Bernd Kaiser

Personal information
- Born: 11 April 1951 (age 75)
- Height: 168 cm (5 ft 6 in)
- Weight: 51 kg (112 lb)

Sport
- Sport: Rowing
- Club: SC Berlin-Grünau

Medal record
Men's rowing
Representing East Germany
World Rowing Championships
| Gold medal – first place | 1978 Cambridge | Eight |

= Bernd Kaiser =

German rower

Bernd Kaiser (born 11 April 1951) is a German coxswain. He was the cox of the East German eight that became world champion in 1978.

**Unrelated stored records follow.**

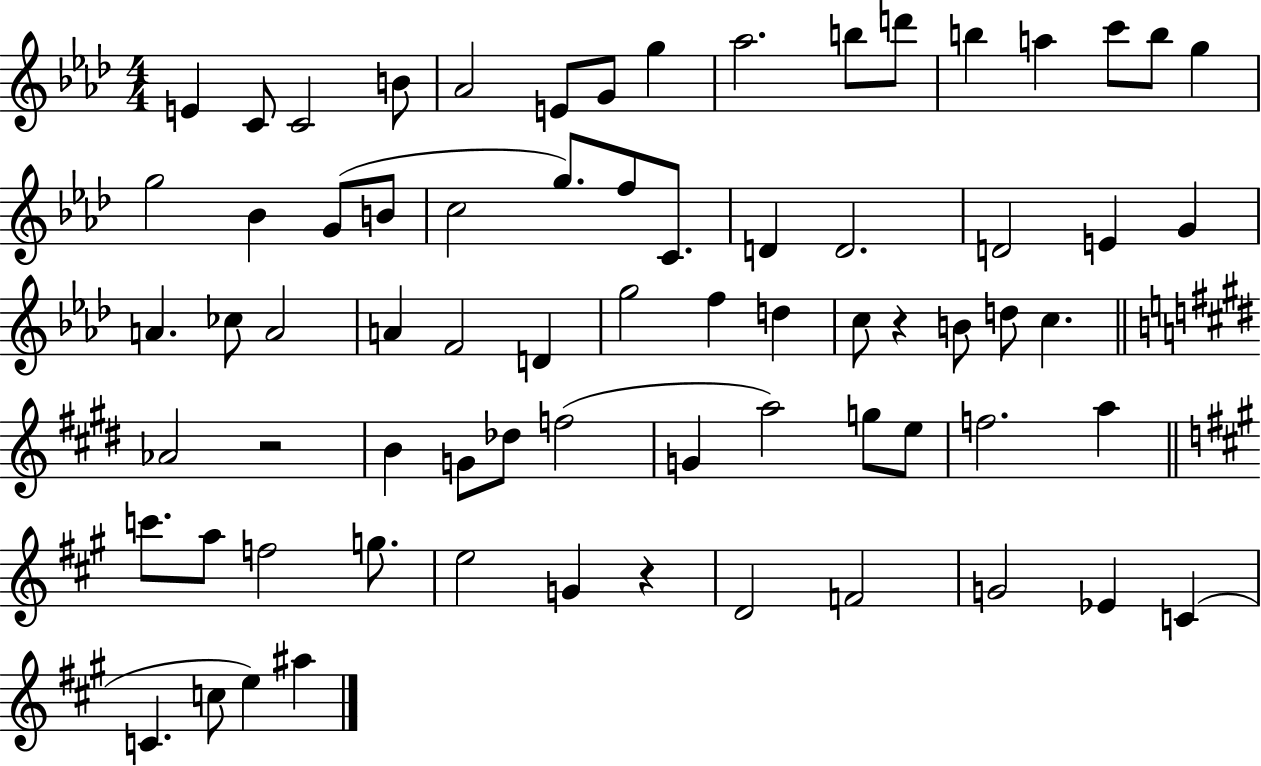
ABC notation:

X:1
T:Untitled
M:4/4
L:1/4
K:Ab
E C/2 C2 B/2 _A2 E/2 G/2 g _a2 b/2 d'/2 b a c'/2 b/2 g g2 _B G/2 B/2 c2 g/2 f/2 C/2 D D2 D2 E G A _c/2 A2 A F2 D g2 f d c/2 z B/2 d/2 c _A2 z2 B G/2 _d/2 f2 G a2 g/2 e/2 f2 a c'/2 a/2 f2 g/2 e2 G z D2 F2 G2 _E C C c/2 e ^a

The 1.68 m tall and 51 kg heavy Kaiser started for SC Dynamo Berlin and won his first GDR national championship with the eight in 1972; however, that year the Olympic team did not take part in the championship. Kaiser won his second GDR championship title in 1978. For the 1978 World Rowing Championships on Lake Karapiro in New Zealand, an East German team was formed to which rowers from the winning and vice-champion boats of the GDR championships belonged. Matthias Schumann, Ulrich Karnatz, Gerd Sredzki, Andreas Ebert, Friedrich-Wilhelm Ulrich, Harald Jährling, Uwe Dühring, Bernd Höing and coxswain Kaiser were victorious in New Zealand, with West Germany and New Zealand winning the other medals.

At the GDR championships in 1981 and 1982, Kaiser coxed the third-placed eight. In 1983 he won his third GDR championship title in this boat class. Hendrik Reiher, however, replaced Kaiser at the 1983 World Rowing Championships. In 1983 and 1984, Kaiser won two further national titles with the coxed four.